#### EXERCISE DESCRIPTION
Update the entries from the line containing "Within the scene" through the end of the entries, inclusive, replacing "farthest" with "most distant" and changing nothing else. Omit the pictures from your answer.

Entries from a spatial question set:
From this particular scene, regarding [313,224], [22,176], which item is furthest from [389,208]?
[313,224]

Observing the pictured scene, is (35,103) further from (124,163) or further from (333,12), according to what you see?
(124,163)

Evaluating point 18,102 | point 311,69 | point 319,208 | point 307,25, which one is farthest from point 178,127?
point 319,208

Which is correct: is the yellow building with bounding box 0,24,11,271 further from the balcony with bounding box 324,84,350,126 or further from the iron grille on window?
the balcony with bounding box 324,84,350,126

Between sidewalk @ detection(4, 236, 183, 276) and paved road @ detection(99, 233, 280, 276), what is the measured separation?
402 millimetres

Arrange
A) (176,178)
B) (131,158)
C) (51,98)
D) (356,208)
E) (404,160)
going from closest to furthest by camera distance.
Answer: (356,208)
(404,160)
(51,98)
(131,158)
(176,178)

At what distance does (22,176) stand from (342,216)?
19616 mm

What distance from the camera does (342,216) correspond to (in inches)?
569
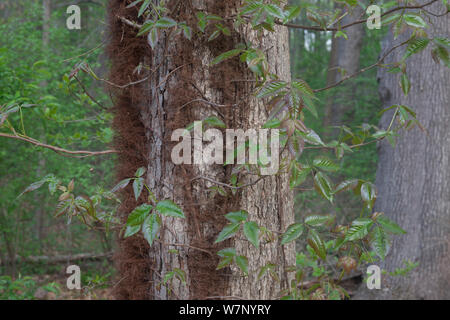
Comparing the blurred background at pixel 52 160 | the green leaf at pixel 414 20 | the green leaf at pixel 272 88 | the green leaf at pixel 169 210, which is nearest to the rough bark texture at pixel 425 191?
the blurred background at pixel 52 160

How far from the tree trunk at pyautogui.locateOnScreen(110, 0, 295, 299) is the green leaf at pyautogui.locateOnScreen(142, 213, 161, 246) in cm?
37

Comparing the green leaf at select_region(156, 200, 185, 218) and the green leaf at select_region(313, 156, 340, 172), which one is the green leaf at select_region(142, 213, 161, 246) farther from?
the green leaf at select_region(313, 156, 340, 172)

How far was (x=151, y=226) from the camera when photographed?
1.15 metres

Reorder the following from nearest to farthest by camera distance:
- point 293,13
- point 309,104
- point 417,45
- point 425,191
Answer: point 309,104
point 293,13
point 417,45
point 425,191

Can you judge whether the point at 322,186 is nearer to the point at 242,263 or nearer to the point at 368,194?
the point at 368,194

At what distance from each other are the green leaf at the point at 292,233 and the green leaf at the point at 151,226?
0.43 meters

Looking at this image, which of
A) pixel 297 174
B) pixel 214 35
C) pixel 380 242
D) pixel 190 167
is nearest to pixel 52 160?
pixel 190 167

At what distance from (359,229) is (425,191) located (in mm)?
3465

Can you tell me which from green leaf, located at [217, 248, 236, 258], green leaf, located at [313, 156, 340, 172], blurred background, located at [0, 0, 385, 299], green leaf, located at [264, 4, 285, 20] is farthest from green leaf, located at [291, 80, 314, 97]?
blurred background, located at [0, 0, 385, 299]

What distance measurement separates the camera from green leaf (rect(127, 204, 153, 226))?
1.18 meters

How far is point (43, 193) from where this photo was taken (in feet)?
17.6

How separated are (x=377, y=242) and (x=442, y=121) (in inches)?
144

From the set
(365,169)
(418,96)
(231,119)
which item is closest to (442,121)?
(418,96)
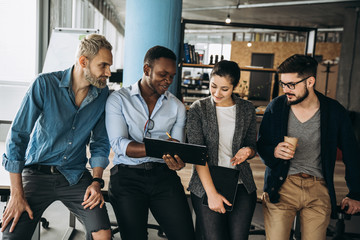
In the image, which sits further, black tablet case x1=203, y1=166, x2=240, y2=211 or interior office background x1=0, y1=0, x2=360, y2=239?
interior office background x1=0, y1=0, x2=360, y2=239

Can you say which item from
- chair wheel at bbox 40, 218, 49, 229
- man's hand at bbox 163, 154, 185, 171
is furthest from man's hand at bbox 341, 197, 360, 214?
chair wheel at bbox 40, 218, 49, 229

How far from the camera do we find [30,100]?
1.82 m

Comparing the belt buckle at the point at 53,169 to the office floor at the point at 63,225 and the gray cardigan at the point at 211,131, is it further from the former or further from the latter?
the office floor at the point at 63,225

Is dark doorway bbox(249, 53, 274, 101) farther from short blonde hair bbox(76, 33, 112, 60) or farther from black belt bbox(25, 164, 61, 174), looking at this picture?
black belt bbox(25, 164, 61, 174)

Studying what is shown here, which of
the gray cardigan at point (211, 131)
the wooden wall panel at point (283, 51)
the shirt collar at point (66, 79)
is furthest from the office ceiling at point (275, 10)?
the shirt collar at point (66, 79)

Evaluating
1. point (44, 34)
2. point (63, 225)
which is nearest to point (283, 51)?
point (44, 34)

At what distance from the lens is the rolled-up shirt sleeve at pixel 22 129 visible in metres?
1.76

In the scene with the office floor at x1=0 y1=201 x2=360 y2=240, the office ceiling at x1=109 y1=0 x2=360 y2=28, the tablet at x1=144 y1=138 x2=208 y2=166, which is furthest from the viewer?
the office ceiling at x1=109 y1=0 x2=360 y2=28

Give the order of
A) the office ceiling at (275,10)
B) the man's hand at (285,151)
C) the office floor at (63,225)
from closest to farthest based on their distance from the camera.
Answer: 1. the man's hand at (285,151)
2. the office floor at (63,225)
3. the office ceiling at (275,10)

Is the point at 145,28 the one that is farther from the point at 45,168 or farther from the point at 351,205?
the point at 351,205

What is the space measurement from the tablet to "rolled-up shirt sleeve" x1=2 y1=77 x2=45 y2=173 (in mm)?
675

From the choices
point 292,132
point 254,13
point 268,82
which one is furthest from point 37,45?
point 268,82

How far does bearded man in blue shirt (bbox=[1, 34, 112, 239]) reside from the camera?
1.80 metres

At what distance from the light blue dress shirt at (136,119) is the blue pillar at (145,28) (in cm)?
132
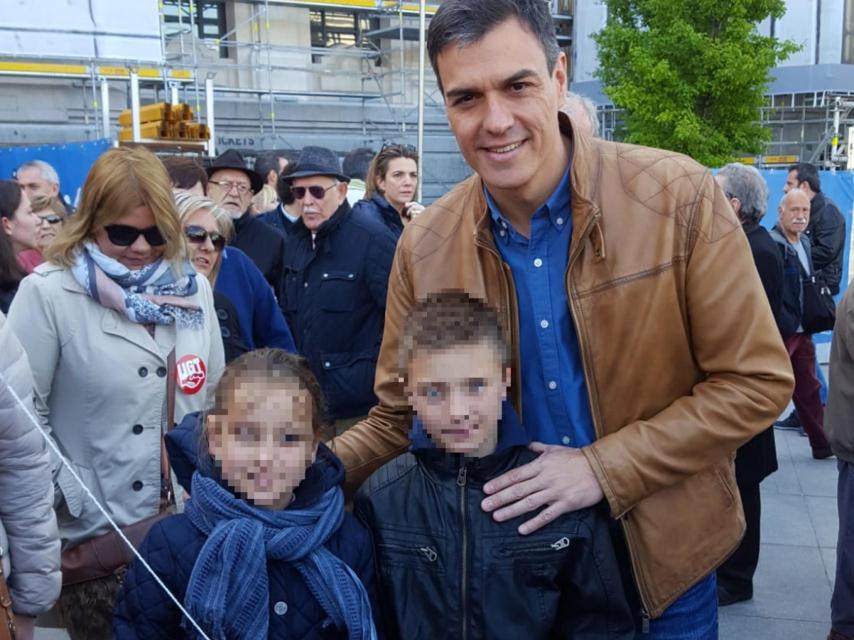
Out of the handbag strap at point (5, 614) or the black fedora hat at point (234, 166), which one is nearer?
the handbag strap at point (5, 614)

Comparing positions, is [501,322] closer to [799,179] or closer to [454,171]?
[799,179]

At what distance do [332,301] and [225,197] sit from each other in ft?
5.17

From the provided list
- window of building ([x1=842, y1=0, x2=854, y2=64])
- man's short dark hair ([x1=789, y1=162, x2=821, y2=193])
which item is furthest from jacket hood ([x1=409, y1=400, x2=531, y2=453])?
window of building ([x1=842, y1=0, x2=854, y2=64])

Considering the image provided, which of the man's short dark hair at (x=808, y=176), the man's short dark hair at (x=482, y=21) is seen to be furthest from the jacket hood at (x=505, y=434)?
the man's short dark hair at (x=808, y=176)

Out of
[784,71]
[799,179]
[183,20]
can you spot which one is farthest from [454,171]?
[799,179]

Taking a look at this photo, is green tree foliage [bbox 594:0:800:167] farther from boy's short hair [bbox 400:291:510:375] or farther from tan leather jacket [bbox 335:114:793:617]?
boy's short hair [bbox 400:291:510:375]

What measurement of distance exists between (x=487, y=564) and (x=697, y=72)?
2341 cm

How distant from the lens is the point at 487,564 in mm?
1787

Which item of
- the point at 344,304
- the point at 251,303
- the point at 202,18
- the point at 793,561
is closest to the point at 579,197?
the point at 251,303

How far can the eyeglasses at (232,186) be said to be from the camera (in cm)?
566

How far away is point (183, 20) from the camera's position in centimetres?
2080

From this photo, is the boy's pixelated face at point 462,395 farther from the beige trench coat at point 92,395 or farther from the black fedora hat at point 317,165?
the black fedora hat at point 317,165

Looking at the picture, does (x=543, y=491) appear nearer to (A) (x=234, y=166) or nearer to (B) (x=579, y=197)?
(B) (x=579, y=197)

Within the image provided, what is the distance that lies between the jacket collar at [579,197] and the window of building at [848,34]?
2947 cm
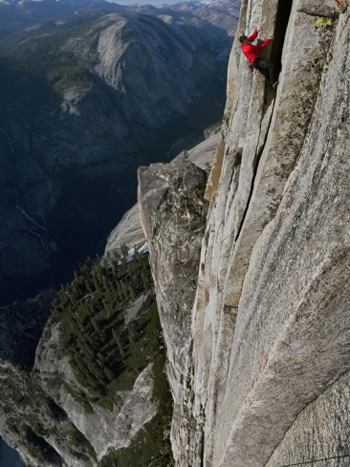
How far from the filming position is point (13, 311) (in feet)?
255

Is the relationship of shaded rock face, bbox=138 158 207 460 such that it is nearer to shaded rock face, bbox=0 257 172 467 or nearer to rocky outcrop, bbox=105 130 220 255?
shaded rock face, bbox=0 257 172 467

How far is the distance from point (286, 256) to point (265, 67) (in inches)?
297

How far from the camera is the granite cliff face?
28.1 feet

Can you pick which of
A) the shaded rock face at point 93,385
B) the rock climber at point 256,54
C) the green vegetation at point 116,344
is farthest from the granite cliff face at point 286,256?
the shaded rock face at point 93,385

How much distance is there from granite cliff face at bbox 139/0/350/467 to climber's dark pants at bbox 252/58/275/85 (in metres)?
0.36

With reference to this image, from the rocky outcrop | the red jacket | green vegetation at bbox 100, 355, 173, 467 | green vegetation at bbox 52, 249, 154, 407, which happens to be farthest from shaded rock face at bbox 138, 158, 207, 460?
the rocky outcrop

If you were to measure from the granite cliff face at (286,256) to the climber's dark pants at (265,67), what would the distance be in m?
0.36

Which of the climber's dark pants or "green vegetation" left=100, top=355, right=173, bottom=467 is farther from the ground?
the climber's dark pants

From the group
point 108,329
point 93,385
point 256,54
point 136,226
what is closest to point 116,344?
point 108,329

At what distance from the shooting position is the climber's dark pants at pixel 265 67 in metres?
12.7

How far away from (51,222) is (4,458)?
97794 mm

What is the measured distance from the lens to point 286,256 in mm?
10211

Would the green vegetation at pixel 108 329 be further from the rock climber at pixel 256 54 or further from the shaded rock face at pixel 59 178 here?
the shaded rock face at pixel 59 178

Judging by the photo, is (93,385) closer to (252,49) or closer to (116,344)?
(116,344)
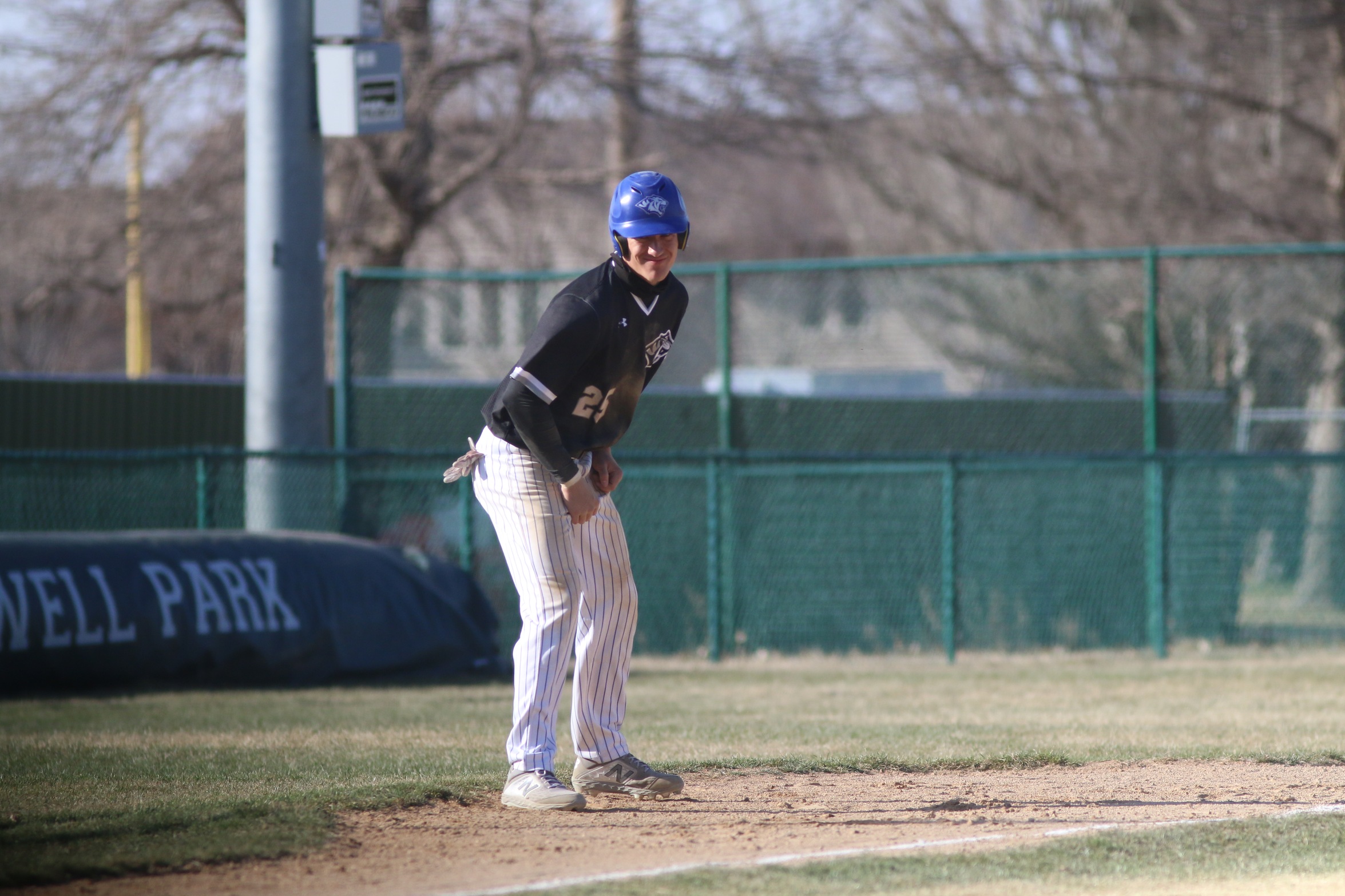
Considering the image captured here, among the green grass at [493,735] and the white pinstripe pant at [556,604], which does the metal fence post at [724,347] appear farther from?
the white pinstripe pant at [556,604]

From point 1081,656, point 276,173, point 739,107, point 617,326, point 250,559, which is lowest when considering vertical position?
point 1081,656

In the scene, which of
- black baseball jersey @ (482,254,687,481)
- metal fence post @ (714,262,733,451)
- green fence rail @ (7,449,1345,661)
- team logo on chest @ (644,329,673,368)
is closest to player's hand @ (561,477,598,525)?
black baseball jersey @ (482,254,687,481)

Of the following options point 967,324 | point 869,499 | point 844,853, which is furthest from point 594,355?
point 967,324

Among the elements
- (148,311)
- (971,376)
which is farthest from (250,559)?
(971,376)

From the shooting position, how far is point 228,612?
923 centimetres

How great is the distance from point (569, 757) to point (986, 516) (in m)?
5.96

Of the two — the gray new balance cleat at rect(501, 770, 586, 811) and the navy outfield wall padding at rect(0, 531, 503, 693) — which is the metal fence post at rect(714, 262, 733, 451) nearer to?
the navy outfield wall padding at rect(0, 531, 503, 693)

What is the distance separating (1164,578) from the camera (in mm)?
10906

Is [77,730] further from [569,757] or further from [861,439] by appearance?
[861,439]

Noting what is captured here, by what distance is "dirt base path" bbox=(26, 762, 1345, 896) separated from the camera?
13.4ft

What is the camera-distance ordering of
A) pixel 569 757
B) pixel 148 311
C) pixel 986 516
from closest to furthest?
pixel 569 757 → pixel 986 516 → pixel 148 311

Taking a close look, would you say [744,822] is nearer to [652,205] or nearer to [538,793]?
[538,793]

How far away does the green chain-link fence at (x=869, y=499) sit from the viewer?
428 inches

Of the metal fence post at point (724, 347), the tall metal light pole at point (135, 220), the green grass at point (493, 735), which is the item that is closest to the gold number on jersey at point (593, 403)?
the green grass at point (493, 735)
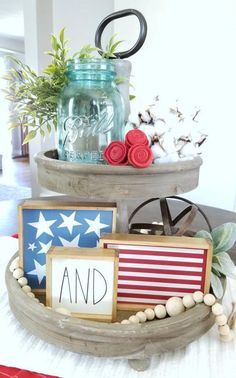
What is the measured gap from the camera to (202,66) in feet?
6.52

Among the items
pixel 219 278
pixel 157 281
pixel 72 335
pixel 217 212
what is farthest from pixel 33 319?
pixel 217 212

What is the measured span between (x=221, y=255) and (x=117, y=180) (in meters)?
0.24

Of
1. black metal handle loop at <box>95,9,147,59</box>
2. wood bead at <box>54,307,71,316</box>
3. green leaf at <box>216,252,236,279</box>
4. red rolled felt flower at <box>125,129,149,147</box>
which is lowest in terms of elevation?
wood bead at <box>54,307,71,316</box>

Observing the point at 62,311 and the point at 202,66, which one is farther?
the point at 202,66

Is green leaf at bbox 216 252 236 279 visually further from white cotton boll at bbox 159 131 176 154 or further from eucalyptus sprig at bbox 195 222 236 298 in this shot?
white cotton boll at bbox 159 131 176 154

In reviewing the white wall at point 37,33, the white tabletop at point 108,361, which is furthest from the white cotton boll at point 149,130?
the white wall at point 37,33

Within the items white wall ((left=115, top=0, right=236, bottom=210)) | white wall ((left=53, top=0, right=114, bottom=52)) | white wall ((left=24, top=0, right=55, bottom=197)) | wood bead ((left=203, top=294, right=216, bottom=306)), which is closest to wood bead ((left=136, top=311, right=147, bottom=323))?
wood bead ((left=203, top=294, right=216, bottom=306))

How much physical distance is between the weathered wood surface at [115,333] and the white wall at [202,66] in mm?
1584

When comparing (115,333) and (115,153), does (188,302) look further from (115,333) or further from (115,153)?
(115,153)

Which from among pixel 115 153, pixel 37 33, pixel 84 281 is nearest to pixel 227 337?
pixel 84 281

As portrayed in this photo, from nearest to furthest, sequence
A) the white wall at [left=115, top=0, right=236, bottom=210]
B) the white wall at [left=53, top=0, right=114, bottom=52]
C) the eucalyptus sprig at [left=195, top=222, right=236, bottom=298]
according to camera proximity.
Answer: the eucalyptus sprig at [left=195, top=222, right=236, bottom=298]
the white wall at [left=115, top=0, right=236, bottom=210]
the white wall at [left=53, top=0, right=114, bottom=52]

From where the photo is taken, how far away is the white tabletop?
468 millimetres

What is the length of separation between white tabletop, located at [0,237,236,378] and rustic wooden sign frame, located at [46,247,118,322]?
0.22 feet

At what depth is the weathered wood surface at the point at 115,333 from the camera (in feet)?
1.46
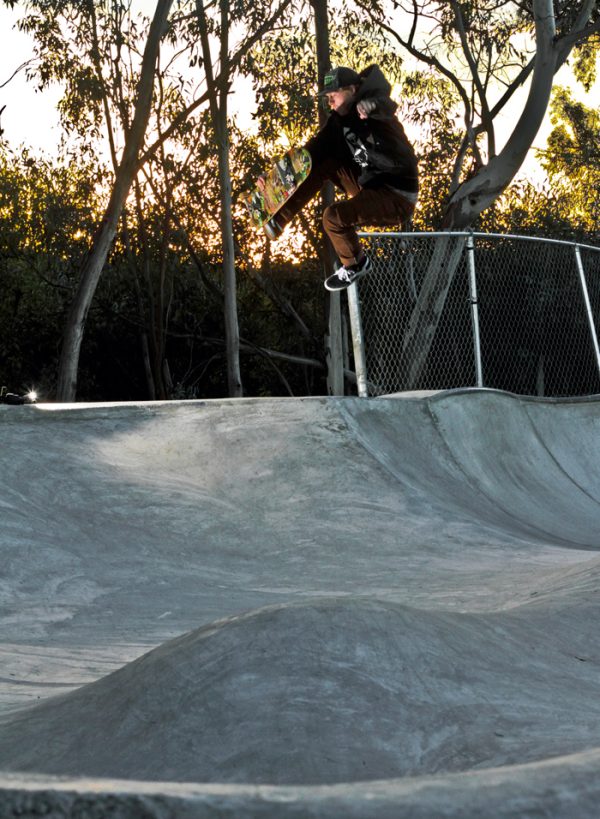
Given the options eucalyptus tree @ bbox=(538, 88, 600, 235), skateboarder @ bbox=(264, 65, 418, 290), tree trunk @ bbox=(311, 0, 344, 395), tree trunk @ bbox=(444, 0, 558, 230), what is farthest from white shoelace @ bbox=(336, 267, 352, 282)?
eucalyptus tree @ bbox=(538, 88, 600, 235)

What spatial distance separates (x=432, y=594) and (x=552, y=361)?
40.0ft

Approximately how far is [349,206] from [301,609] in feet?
14.4

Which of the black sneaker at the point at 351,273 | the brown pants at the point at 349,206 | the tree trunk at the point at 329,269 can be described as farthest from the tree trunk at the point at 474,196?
the brown pants at the point at 349,206

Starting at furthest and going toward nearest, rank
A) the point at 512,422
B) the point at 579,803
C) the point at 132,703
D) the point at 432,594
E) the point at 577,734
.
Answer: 1. the point at 512,422
2. the point at 432,594
3. the point at 132,703
4. the point at 577,734
5. the point at 579,803

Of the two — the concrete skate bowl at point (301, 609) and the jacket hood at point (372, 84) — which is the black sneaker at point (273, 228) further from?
the jacket hood at point (372, 84)

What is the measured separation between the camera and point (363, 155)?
6480 millimetres

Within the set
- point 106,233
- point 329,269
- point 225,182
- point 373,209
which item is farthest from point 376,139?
point 225,182

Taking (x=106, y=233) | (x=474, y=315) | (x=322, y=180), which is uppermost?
(x=106, y=233)

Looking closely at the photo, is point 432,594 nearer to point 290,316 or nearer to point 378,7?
point 290,316

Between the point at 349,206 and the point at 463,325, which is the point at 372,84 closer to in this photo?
the point at 349,206

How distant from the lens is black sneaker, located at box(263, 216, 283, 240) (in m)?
7.54

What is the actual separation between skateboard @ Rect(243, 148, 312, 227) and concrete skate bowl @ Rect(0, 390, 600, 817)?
4.54 feet

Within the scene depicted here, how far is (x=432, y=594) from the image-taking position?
4609 millimetres

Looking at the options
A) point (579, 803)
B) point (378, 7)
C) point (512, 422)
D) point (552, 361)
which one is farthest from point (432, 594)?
point (378, 7)
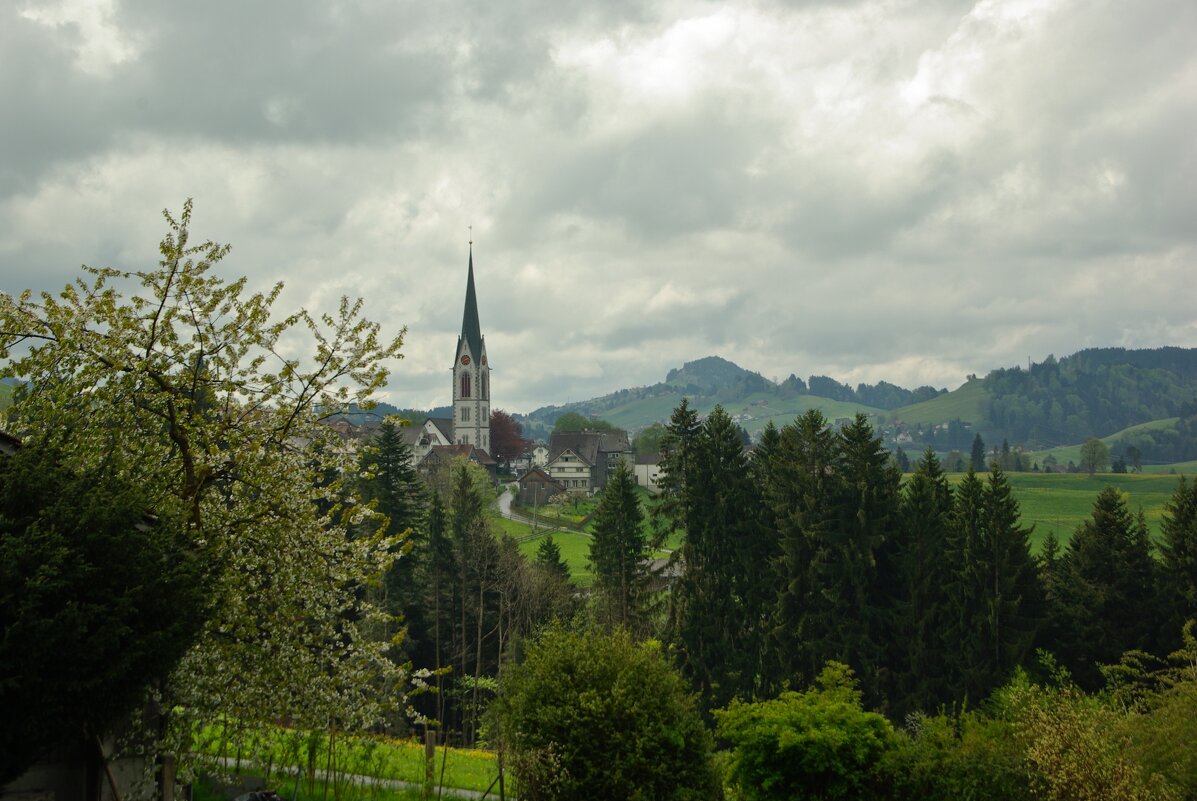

#### CORRECT RESPONSE
Within the scene depicted here, how far is (x=432, y=594) from the image-taking position?
4609 millimetres

Looking at the options
A) point (579, 803)
B) point (378, 7)
C) point (512, 422)
D) point (552, 361)
which one is most distant from point (432, 594)?
point (378, 7)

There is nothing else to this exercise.